Direct Prediction of Fluid-Fluid Displacement Efficiency in Ordered Porous Media Using the Pore Structure

Fluid-fluid displacement in porous media is common in many natural and engineering settings. Extensive studies investigated the transition of displacement patterns, but the direct prediction of the displacement efficiency using the pore structure is lacking. Here, we propose a method to directly predict the displacement efficiency with no need to solve the Navier-Stokes and the Hagen-Poiseuille equations in ordered porous media. The predictive method origins from the pore-scale filling events, which can be divided into two directions such as the bulk flow direction and the transverse direction. The pore-filling event (burst) dominates the fluid invasion for the bulk flow direction, and the invading phase forms a thin fingering channel.

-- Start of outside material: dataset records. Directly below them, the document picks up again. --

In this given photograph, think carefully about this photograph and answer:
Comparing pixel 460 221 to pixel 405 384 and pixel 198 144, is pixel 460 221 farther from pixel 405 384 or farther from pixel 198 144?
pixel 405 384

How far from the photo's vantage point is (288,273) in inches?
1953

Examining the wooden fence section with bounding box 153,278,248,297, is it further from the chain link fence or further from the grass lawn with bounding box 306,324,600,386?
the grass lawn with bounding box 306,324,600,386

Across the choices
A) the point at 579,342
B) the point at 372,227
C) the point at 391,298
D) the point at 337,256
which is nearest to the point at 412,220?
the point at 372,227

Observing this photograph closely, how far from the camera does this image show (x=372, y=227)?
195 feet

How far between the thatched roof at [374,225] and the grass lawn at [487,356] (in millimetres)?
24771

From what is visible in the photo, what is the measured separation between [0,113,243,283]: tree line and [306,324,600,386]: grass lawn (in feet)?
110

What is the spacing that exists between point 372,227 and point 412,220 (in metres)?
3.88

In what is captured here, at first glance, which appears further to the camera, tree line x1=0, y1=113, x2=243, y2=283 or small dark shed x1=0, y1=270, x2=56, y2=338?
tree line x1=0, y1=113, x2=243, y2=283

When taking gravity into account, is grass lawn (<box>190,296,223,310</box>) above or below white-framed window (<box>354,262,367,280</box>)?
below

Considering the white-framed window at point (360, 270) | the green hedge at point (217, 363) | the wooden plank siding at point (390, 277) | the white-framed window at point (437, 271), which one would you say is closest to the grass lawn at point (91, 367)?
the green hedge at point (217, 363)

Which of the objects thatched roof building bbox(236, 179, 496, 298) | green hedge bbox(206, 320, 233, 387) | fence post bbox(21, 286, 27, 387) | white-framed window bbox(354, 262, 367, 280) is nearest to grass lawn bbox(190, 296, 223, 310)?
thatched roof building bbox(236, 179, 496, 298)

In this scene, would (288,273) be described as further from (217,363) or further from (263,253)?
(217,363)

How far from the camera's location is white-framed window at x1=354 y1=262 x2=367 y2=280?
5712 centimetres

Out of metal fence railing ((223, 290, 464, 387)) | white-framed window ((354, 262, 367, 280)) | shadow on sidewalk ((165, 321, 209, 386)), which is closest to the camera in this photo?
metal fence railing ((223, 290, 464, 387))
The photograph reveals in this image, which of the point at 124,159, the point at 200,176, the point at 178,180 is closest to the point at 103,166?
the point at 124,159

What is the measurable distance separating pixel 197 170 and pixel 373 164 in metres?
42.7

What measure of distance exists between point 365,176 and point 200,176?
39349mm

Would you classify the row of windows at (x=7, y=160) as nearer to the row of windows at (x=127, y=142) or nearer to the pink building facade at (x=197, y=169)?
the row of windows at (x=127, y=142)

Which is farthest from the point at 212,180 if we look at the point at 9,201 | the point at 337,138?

For the transverse direction, we introduce three invasion modes (compact, taper, and widen) to quantify fluid invasion. We can predict the finger width in each column, and the displacement efficiency can be predicted through the weighted average of the predicted finger width. We evaluate the predictive method using microfluidic experiments and pore-network simulations, confirming that the predictive method can reasonably predict the displacement efficiency in ordered porous media. Our method can also be applicable for disorder porous media when the disorder is smaller than a critical value. The predictive method can directly predict fluid invasion according to pore structure, thus greatly improving the computational efficiency and is of significance in multiphase flow control.